Three issues now into Kelly Sue DeConnick’s run on Aquaman…or is this the fourth? It’s the third, right? Having this happen right when the year changed really screwed up my perception of time. Whatever the case, either we should get some answers about what the corn is going on around here, or we are one issue past finding out just what in tarnation is happening on the Isle of Weirdo Water Gods. Let’s find out where we’re at in issue #45, which I have helpfully reviewed for your perusal, right here!

Explain It!

This issue should have been the first in the arc. That means, of course, that the arc would probably be truncated from its six-issue requisite, and that suits me just fine. Because this issue makes the previous two fairly well redundant, and is told in a much more elegant way. If this had been the first issue of the run now occupied by Kelly Sue DeConnick and Robson Rocha, I might have been much more enthusiastic, instead of the positive shrugs I’ve given the book. It hasn’t been bad, just sort of forgettable and weird. And in the light of this issue, those other issues have virtually no point, except for Rocha’s incredible artwork at each turn.
So this issue is Aquaman—sorry, Andy and Caille’s boatride to that evil witch’s island. The one who was cast out from the Village of Unspoken Water on the Island of Heebie Jeebies, and now she’s causing all the fish caught by the village to be dead on arrival. This bit of current action is dovetailed with a story of genesis—an origin of the world, from the point of view of the original ocean gods, Father Sea and Mother Salt. When upstart gods killed Father Sea in his sleep, Mama Ocean got peeved and turned into Namma, killing all the new gods and generally being cranky about it. In doing so, the sun got invented, humans were made—point is, it’s all due to this one Namma woman, who was separated into seven parts and flung around the world. She was able to assemble six of ‘em, now she needs one more to—kill all the fish, I guess?
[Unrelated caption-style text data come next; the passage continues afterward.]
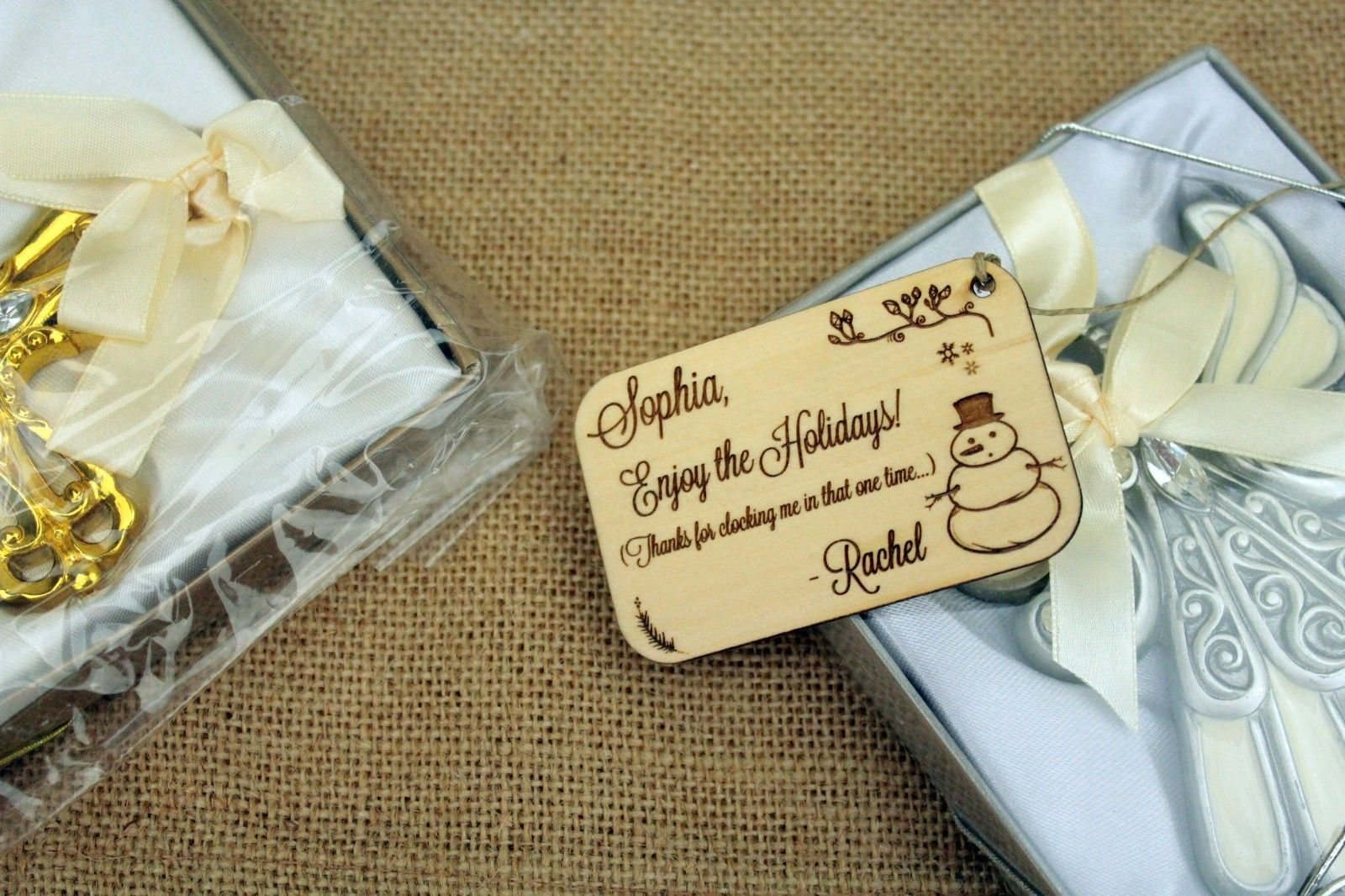 144 Horseshoe Key Chain Favors Wedding Bridal Shower Party Gift Casino Lucky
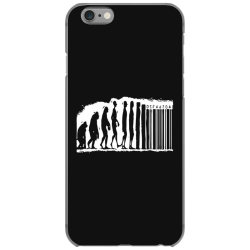 evolution barcode iPhone 6/6s Case | Artistshot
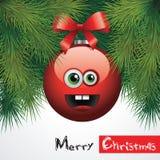 Den roliga julen klumpa ihop sig Arkivfoton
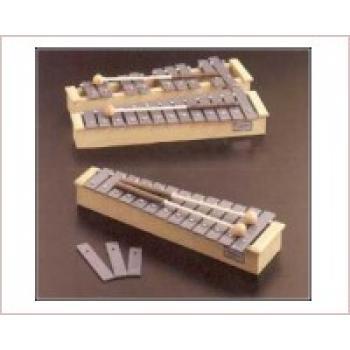 Carillones HONSUY 49020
Something bad.
And—surprise, surprise—Caille is not Namma’s daughter, but her left foot, the last part she needs to become Mecha-Namma. And there’s Aquaman, bringing her right home to momma. As for the backstory, it’s meticulously detailed here, making the previous two issues redundant. Which brings me back to my initial point: this should have been the first issue. If it had been the first issue, it would have been jaw-slackening. This is most visually-arresting issue of the new run so far, and the genesis story is so epic, I didn’t even bother to reveal its details here—you should really read it to get the full effect. Since this isn’t the first issue of DeConnick and Rocha’s run, I have to knock the score down a little—it becomes redundant, rather than stupefying. But it’s still a solid comic book, and if you’ve been on the fence about jumping into Aquaman until you hear more about the run, this could be the issue for entry.

Bits and Pieces:

An epic tale of the world's beginning, told a bit too late in this story arc. Perhaps its the story arc that should be truncated. PERHAPS EVERY STORY DOESN'T NEED TO BE SIX @#$%! ISSUES LONG.